Quinnlee is my traveler, Clark is not. Clark poops too much :roll: And Quinnlee is good with strangers.

Good luck with Dobby!


----------



## Lilysmommy (Jan 7, 2009)

Agreed, you could definitely give outings a try with her! You can get hedgehog carriers from different people online (check the For Sale section on here, or Etsy) for her to ride in while you're walking around stores and such, though I would definitely put her in a hard-sided cat carrier for riding in the car to be safe. I had a soft purse-like carrier from Nancy for Lily and when we went out, she went into the soft carrier with a blankie to snuggle in, and the soft carrier went into the hard-side carrier for the car ride. Just give it a try with a short ride first and see how she does with car riding, and walking around public, then you'll know whether she's up for it or not. The only other thing is to keep an eye on the temperature/weather so you can make sure she stays warm enough. And if you think other people might be interested in petting her (and if you're willing to let them), you could stick a small bottle of hand sanitizer or something in your carrier so you can have them use it before/after.


----------



## PrincessK (Oct 25, 2012)

I think it really depends on your Hedgie. Harper comes everywhere with me. She is rarely left at home without of me. She usually comes in my sweater- Lululemon Scuba hoodies specifically work really well for this and she loves them- insists on crawling in.

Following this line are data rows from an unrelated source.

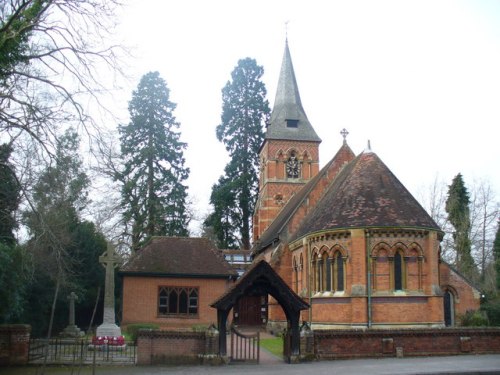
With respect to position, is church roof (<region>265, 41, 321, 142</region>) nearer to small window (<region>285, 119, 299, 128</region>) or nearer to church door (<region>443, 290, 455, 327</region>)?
small window (<region>285, 119, 299, 128</region>)

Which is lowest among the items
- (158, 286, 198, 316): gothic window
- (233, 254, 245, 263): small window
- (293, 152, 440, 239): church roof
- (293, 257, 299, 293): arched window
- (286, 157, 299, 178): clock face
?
(158, 286, 198, 316): gothic window

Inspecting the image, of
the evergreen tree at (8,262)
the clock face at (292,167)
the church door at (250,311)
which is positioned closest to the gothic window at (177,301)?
the church door at (250,311)

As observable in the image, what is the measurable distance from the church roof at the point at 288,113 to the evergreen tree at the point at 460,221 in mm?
14615

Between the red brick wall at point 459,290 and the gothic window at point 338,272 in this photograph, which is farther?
the red brick wall at point 459,290

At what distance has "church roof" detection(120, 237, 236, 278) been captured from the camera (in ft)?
104

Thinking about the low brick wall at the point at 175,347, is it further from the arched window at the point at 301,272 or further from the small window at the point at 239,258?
the small window at the point at 239,258

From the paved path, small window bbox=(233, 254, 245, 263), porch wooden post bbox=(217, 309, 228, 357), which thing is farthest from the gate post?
small window bbox=(233, 254, 245, 263)

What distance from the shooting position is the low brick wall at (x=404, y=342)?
19.0 meters

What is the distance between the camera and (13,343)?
17.2m

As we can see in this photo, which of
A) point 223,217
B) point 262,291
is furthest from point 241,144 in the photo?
point 262,291

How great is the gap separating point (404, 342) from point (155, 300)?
53.6 ft

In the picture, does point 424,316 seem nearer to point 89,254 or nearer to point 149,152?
point 89,254

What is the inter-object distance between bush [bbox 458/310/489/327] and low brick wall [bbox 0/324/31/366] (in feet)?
66.7

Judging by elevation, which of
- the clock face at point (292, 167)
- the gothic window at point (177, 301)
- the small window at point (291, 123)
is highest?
the small window at point (291, 123)
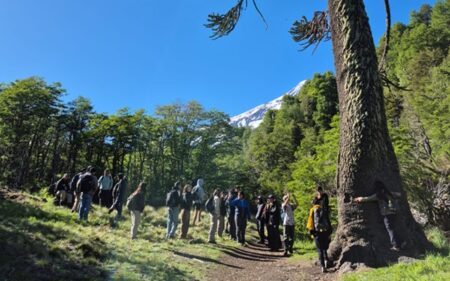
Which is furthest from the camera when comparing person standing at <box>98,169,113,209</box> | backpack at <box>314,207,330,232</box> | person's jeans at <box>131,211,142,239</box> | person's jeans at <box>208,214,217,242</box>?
person standing at <box>98,169,113,209</box>

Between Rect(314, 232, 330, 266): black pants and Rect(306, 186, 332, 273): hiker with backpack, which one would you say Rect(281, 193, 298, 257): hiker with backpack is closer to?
Rect(306, 186, 332, 273): hiker with backpack

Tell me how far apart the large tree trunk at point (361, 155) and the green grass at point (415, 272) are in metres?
0.65

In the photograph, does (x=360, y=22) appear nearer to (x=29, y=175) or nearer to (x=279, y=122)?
(x=279, y=122)

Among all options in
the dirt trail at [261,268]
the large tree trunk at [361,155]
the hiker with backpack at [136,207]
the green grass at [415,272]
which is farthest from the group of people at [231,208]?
the green grass at [415,272]

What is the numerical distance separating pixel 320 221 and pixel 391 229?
4.73 ft

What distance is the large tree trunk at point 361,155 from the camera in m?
6.97

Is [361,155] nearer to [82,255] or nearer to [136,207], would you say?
[82,255]

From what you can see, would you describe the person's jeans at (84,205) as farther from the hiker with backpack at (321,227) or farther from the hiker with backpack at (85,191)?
the hiker with backpack at (321,227)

She sleeps the whole time, stays warm close to me, and is pretty undetectable. I do have permission to have her on campus with me at all times, so that helps as well. 

It works for us, but I can see how it might not for all Hedgies.


----------



## Hedgie_Love (Dec 25, 2012)

THANKS TO EVERYONE WHO ANSWERED!  

I enjoyed reading everyone's answers and I'm definitely going to try and get Dobby adjusted to car rides and outings at her young age (4 months). I hope that I can train her well enough to where she can come all hedgehog appropriate places with me... Thanks again everyone!


----------



## JulieAnne (Sep 3, 2012)

Just a suggestion for when you take Dobby (love the name btw) out...

I take Prim to class with me and when I do I usually put some sort of hard sided Tupperware container in my purse, big enough for her to fit in. I put a blanket in the bowl, then her hedgie bag, with her in the bag. That way she's not distracting anyone and if someone does want to meet her I can bring her out. I have an hour break between two of my classes and I take her out then and the students and professors LOVE it. They track me down to see her lol. Just a thought.

Here's a picture of her in my purse. The hard bowl prevents anything from crushing her. I also usually cover her with a blanket simply because she likes it and if anyone walks by they don't freak out because there's a "rodent" in my purse.


----------



## SouthernSweet (Jul 25, 2012)

The bowl would also prevent a leaky/stained bag if hedgie should decide to pee :lol:


----------



## JulieAnne (Sep 3, 2012)

Lol there's also that haha. Prim doesn't usually poop/pee during the day because she sleeps so much but yes, it would do that too.


----------